# ROWS
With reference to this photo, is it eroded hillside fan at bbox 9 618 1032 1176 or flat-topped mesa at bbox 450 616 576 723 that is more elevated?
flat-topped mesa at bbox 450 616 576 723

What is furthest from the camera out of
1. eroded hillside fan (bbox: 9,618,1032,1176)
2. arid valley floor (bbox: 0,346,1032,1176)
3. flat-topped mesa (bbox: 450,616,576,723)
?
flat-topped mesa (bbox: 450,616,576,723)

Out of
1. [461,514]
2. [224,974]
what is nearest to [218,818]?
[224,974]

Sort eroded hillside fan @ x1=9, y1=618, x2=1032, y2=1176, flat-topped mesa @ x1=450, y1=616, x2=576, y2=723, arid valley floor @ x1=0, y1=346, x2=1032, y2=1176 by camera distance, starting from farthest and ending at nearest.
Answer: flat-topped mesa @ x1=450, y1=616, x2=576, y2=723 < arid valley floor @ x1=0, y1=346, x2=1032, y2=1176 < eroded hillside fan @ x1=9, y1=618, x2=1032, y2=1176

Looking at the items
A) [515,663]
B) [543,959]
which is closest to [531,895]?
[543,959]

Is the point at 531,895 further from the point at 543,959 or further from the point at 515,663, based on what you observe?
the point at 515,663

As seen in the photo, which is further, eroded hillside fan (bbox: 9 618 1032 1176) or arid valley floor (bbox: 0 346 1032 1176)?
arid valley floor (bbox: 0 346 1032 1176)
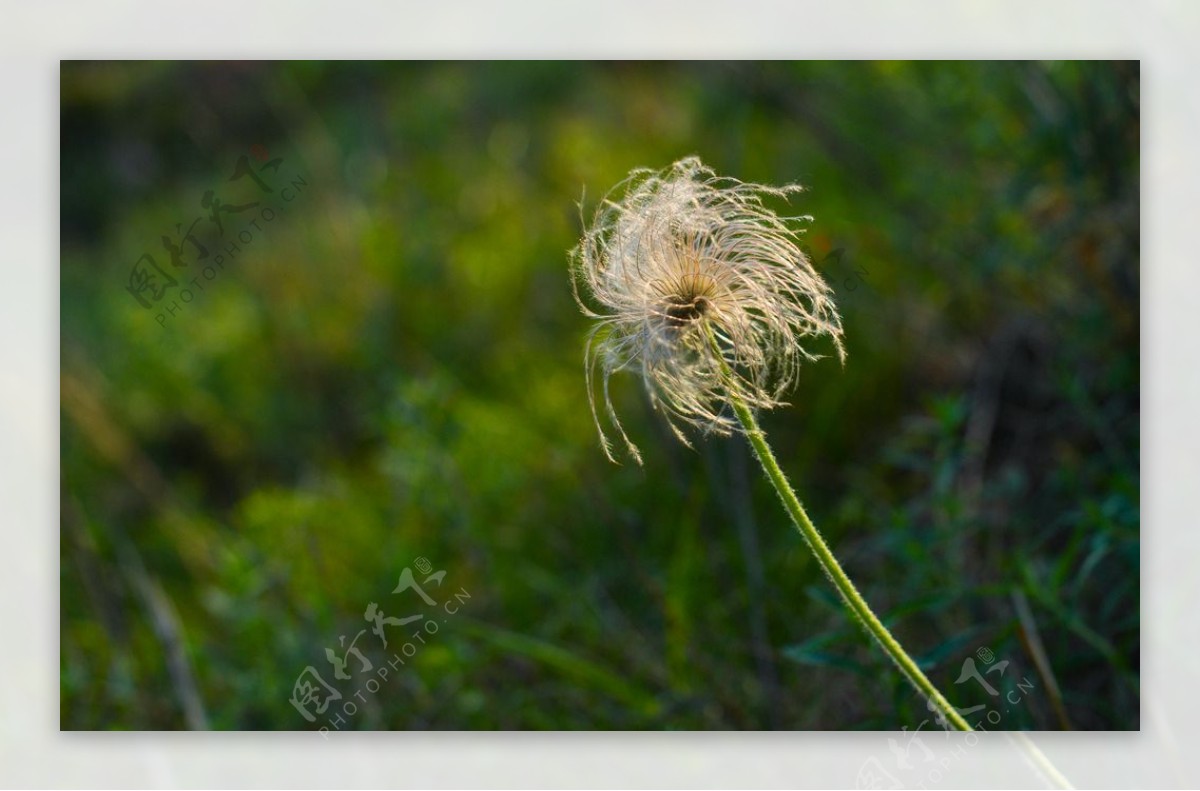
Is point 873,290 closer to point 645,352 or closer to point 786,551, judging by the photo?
point 786,551

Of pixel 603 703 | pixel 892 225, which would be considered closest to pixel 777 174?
pixel 892 225
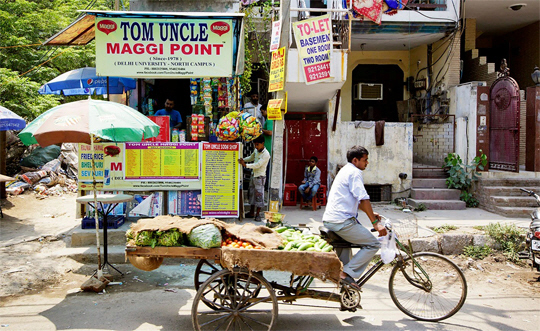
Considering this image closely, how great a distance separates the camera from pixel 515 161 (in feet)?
32.2

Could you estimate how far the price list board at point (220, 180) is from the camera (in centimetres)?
774

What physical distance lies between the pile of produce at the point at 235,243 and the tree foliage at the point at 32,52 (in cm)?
982

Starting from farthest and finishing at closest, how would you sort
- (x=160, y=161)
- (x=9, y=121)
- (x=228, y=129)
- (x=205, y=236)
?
1. (x=9, y=121)
2. (x=160, y=161)
3. (x=228, y=129)
4. (x=205, y=236)

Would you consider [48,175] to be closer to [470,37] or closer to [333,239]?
[333,239]

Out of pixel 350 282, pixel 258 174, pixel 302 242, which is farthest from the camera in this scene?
pixel 258 174

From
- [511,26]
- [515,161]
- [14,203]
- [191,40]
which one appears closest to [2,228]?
[14,203]

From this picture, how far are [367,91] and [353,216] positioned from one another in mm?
10265

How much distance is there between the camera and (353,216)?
4.42 m

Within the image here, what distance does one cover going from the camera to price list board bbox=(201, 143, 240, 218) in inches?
305

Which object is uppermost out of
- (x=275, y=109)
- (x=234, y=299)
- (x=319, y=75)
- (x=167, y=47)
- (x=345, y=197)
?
→ (x=167, y=47)

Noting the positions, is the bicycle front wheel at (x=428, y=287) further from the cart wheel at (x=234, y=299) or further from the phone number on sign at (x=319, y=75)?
the phone number on sign at (x=319, y=75)

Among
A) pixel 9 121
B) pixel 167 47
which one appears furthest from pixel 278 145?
pixel 9 121

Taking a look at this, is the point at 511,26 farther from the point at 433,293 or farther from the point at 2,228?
the point at 2,228

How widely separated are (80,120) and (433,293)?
478cm
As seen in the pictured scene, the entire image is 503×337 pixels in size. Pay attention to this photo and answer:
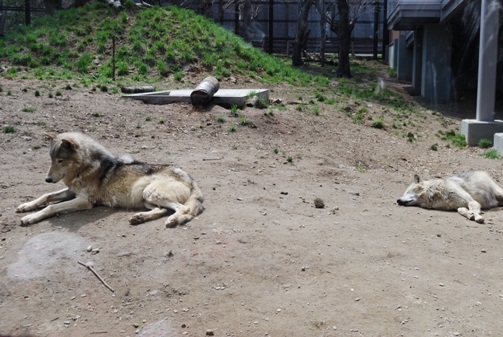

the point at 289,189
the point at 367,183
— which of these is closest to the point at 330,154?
the point at 367,183

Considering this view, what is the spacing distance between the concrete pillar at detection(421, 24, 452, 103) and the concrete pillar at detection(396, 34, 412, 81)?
5.42 m

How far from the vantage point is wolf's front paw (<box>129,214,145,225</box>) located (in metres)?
5.60

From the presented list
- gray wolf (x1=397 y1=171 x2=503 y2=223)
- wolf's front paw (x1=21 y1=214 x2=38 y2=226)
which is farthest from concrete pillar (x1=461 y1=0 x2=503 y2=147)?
wolf's front paw (x1=21 y1=214 x2=38 y2=226)

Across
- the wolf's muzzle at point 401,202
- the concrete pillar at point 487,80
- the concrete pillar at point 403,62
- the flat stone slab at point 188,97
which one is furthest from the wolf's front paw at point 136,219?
the concrete pillar at point 403,62

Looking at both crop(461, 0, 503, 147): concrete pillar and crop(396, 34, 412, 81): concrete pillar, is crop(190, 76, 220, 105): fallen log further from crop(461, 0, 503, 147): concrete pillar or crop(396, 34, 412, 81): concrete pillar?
crop(396, 34, 412, 81): concrete pillar

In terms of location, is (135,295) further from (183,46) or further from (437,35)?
(437,35)

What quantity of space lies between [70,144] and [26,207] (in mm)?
866

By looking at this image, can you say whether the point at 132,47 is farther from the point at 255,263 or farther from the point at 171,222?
the point at 255,263

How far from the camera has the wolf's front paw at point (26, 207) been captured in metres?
6.00

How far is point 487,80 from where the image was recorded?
12.8 meters

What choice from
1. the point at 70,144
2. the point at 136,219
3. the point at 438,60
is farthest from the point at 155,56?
the point at 136,219

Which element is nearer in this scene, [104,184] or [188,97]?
[104,184]

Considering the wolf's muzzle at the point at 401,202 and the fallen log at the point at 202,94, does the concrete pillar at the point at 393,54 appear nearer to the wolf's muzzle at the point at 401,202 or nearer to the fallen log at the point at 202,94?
the fallen log at the point at 202,94

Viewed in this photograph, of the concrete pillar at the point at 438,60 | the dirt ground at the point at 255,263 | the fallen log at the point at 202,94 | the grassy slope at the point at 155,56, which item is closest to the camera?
the dirt ground at the point at 255,263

# WHAT THIS TASK INVOLVES
Can you give the lines above again with "wolf's muzzle" swapped for "wolf's snout" everywhere and nothing else altered, leaving out the pictures?

# ANSWER FOR THIS EXERCISE
With reference to this photo, is it eroded hillside fan at bbox 9 618 1032 1176 or flat-topped mesa at bbox 450 616 576 723 that is more elevated?
flat-topped mesa at bbox 450 616 576 723

What is furthest from the camera out of
1. eroded hillside fan (bbox: 9,618,1032,1176)
2. arid valley floor (bbox: 0,346,1032,1176)
3. flat-topped mesa (bbox: 450,616,576,723)
?
flat-topped mesa (bbox: 450,616,576,723)

Out of
1. [461,514]
2. [224,974]
what is nearest to [218,818]?
[224,974]

Sort eroded hillside fan @ x1=9, y1=618, x2=1032, y2=1176, flat-topped mesa @ x1=450, y1=616, x2=576, y2=723, arid valley floor @ x1=0, y1=346, x2=1032, y2=1176 by camera distance, starting from farthest and ending at nearest.
Answer: flat-topped mesa @ x1=450, y1=616, x2=576, y2=723 < arid valley floor @ x1=0, y1=346, x2=1032, y2=1176 < eroded hillside fan @ x1=9, y1=618, x2=1032, y2=1176

Looking at the items
A) [515,663]
B) [543,959]
which is closest to [531,895]?
[543,959]

Is the point at 531,895 further from the point at 543,959 or further from the point at 515,663, based on what you observe?
the point at 515,663

As seen in the photo, which is further, eroded hillside fan (bbox: 9 618 1032 1176) or arid valley floor (bbox: 0 346 1032 1176)?
arid valley floor (bbox: 0 346 1032 1176)
Is point 873,290 closer to point 645,352 or closer to point 786,551, judging by the photo?
point 786,551

Of pixel 603 703 | pixel 892 225, which would be considered closest to pixel 777 174?
pixel 892 225
Considering this image closely, how great a distance separates the camera from pixel 515 161 (in feet)?
32.2

Could you estimate how far the price list board at point (220, 180) is from the camera (in centimetres)?
774

What physical distance lies between the pile of produce at the point at 235,243 and the tree foliage at the point at 32,52 (in cm)?
982

Starting from farthest and finishing at closest, how would you sort
- (x=160, y=161)
- (x=9, y=121)
- (x=228, y=129)
- (x=205, y=236)
?
1. (x=9, y=121)
2. (x=160, y=161)
3. (x=228, y=129)
4. (x=205, y=236)

Would you consider [48,175] to be closer to [470,37] or closer to [333,239]?
[333,239]

Out of pixel 350 282, pixel 258 174, pixel 302 242, which is farthest from the camera in this scene?
pixel 258 174

From
- [511,26]
- [515,161]
- [14,203]
- [191,40]
which one appears closest to [2,228]?
[14,203]

From this picture, how far are [367,91] and [353,216] positioned from one another in mm?
10265

How much distance is there between the camera and (353,216)?
4.42 m

Within the image here, what distance does one cover going from the camera to price list board bbox=(201, 143, 240, 218) in inches?
305

Which object is uppermost out of
- (x=275, y=109)
- (x=234, y=299)
- (x=319, y=75)
- (x=167, y=47)
- (x=345, y=197)
?
→ (x=167, y=47)

Noting the positions, is the bicycle front wheel at (x=428, y=287) further from the cart wheel at (x=234, y=299) or further from the phone number on sign at (x=319, y=75)?
the phone number on sign at (x=319, y=75)

Among
A) pixel 9 121
B) pixel 167 47
which one appears furthest from pixel 278 145?
pixel 9 121

Taking a look at this, is the point at 511,26 farther from the point at 433,293 or farther from the point at 2,228?
the point at 2,228

How widely separated are (80,120) and (433,293)?
478cm
As seen in the pictured scene, the entire image is 503×337 pixels in size. Pay attention to this photo and answer:

the point at 289,189
the point at 367,183
— which of these is closest to the point at 330,154?
the point at 367,183

Considering this view, what is the spacing distance between the concrete pillar at detection(421, 24, 452, 103) and the concrete pillar at detection(396, 34, 412, 81)?
5.42 m

How far from the vantage point is wolf's front paw (<box>129,214,145,225</box>) located (in metres)?
5.60

From the presented list
- gray wolf (x1=397 y1=171 x2=503 y2=223)
- wolf's front paw (x1=21 y1=214 x2=38 y2=226)
which is farthest from concrete pillar (x1=461 y1=0 x2=503 y2=147)?
wolf's front paw (x1=21 y1=214 x2=38 y2=226)

Across
- the wolf's snout at point 401,202
- the concrete pillar at point 487,80
- the concrete pillar at point 403,62
- the flat stone slab at point 188,97
which one is furthest from the wolf's front paw at point 136,219?
the concrete pillar at point 403,62

Looking at both crop(461, 0, 503, 147): concrete pillar and crop(396, 34, 412, 81): concrete pillar, is crop(190, 76, 220, 105): fallen log further from crop(461, 0, 503, 147): concrete pillar or crop(396, 34, 412, 81): concrete pillar?
crop(396, 34, 412, 81): concrete pillar

In terms of location, is (135,295) further from (183,46) or further from (437,35)?
(437,35)

What quantity of space lies between [70,144] and [26,207] (in mm)?
866

By looking at this image, can you say whether the point at 132,47 is farther from the point at 255,263 or farther from the point at 171,222?
the point at 255,263

How far from the camera has the wolf's front paw at point (26, 207) been captured in metres?
6.00

How far is point 487,80 from where the image was recorded?
12.8 meters

What choice from
1. the point at 70,144
2. the point at 136,219
3. the point at 438,60
is farthest from the point at 155,56?
the point at 136,219

Which element is nearer in this scene, [104,184] or [188,97]?
[104,184]

Considering the wolf's snout at the point at 401,202 and the fallen log at the point at 202,94, does the concrete pillar at the point at 393,54 appear nearer to the wolf's snout at the point at 401,202 or nearer to the fallen log at the point at 202,94?
the fallen log at the point at 202,94

Viewed in this photograph, of the concrete pillar at the point at 438,60 | the dirt ground at the point at 255,263 | the fallen log at the point at 202,94 | the grassy slope at the point at 155,56, which item is closest to the camera?
the dirt ground at the point at 255,263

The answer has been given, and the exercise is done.